#### PROVIDED RECORDS
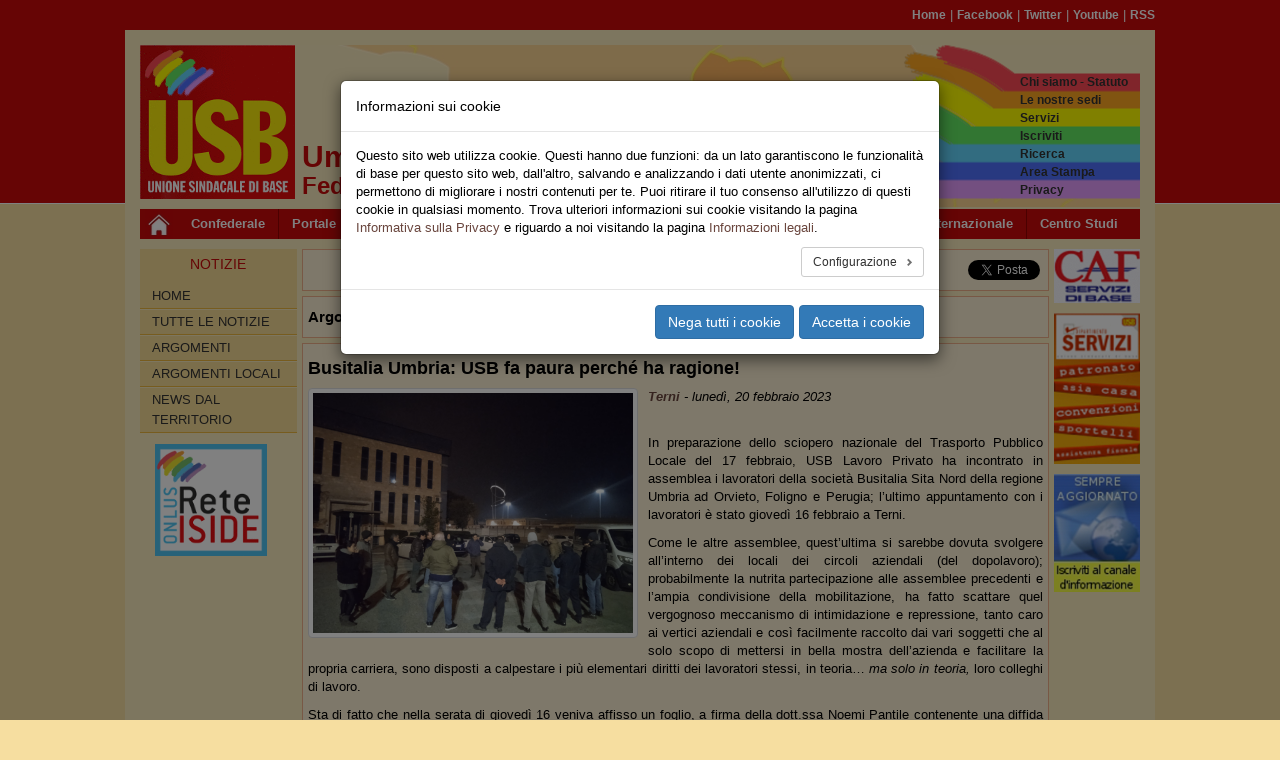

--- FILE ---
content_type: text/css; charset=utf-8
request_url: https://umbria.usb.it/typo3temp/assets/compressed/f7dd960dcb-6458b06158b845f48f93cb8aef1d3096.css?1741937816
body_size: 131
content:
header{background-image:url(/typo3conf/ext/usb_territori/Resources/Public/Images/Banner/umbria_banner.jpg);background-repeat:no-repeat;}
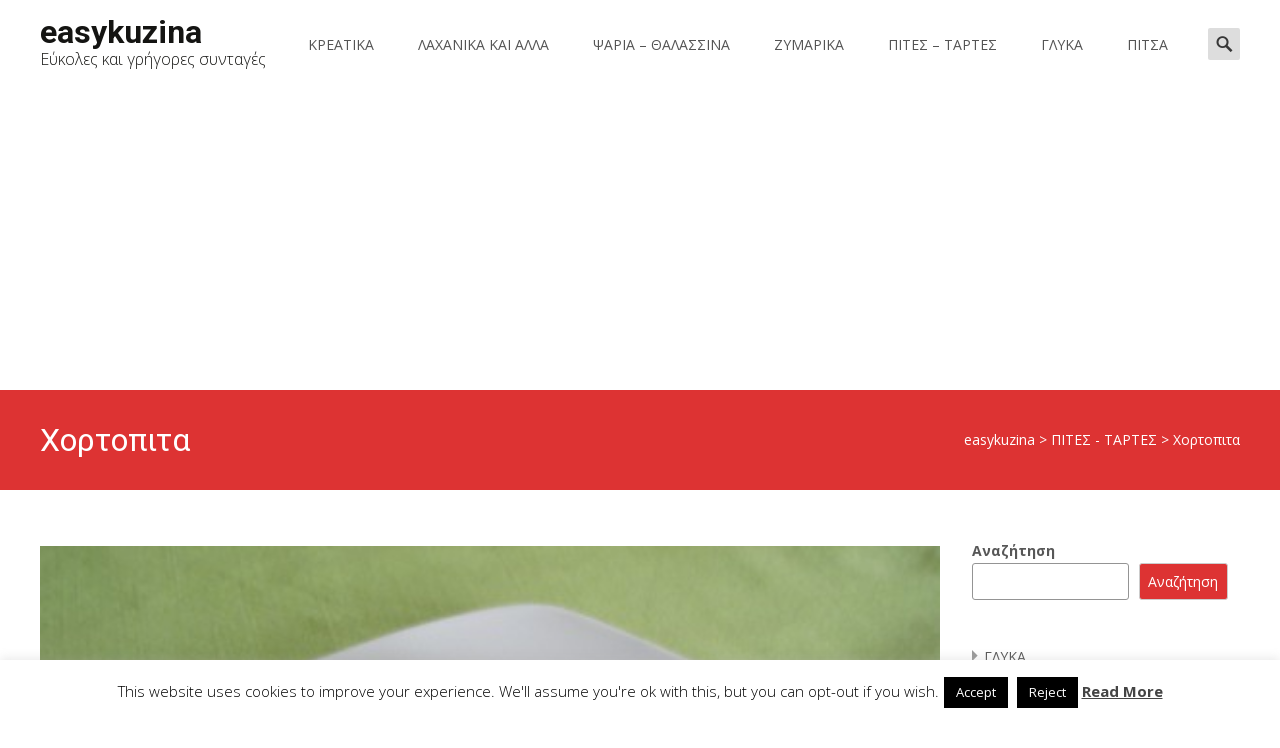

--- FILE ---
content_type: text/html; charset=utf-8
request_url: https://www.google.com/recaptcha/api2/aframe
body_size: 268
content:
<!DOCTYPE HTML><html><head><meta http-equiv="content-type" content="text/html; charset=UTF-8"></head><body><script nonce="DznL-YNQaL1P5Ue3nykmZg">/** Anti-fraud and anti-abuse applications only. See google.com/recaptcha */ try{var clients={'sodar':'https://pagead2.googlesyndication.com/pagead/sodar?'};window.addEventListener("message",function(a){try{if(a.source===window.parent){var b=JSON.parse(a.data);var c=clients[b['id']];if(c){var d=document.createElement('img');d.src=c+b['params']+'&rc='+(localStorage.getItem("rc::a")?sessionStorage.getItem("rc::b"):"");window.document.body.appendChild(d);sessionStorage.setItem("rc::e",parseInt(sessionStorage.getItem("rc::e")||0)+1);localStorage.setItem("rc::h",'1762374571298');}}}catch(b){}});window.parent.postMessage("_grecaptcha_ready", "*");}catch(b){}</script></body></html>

#### YOUR GOAL
Give back the material word for word, leaving out its pictures.

#### RESPONSE BOX
--- FILE ---
content_type: text/css; charset=utf-8
request_url: https://umbria.usb.it/typo3temp/assets/compressed/f7dd960dcb-6458b06158b845f48f93cb8aef1d3096.css?1741937816
body_size: 131
content:
header{background-image:url(/typo3conf/ext/usb_territori/Resources/Public/Images/Banner/umbria_banner.jpg);background-repeat:no-repeat;}

--- FILE ---
content_type: text/html; charset=utf-8
request_url: https://www.google.com/recaptcha/api2/aframe
body_size: 268
content:
<!DOCTYPE HTML><html><head><meta http-equiv="content-type" content="text/html; charset=UTF-8"></head><body><script nonce="DznL-YNQaL1P5Ue3nykmZg">/** Anti-fraud and anti-abuse applications only. See google.com/recaptcha */ try{var clients={'sodar':'https://pagead2.googlesyndication.com/pagead/sodar?'};window.addEventListener("message",function(a){try{if(a.source===window.parent){var b=JSON.parse(a.data);var c=clients[b['id']];if(c){var d=document.createElement('img');d.src=c+b['params']+'&rc='+(localStorage.getItem("rc::a")?sessionStorage.getItem("rc::b"):"");window.document.body.appendChild(d);sessionStorage.setItem("rc::e",parseInt(sessionStorage.getItem("rc::e")||0)+1);localStorage.setItem("rc::h",'1762374571298');}}}catch(b){}});window.parent.postMessage("_grecaptcha_ready", "*");}catch(b){}</script></body></html>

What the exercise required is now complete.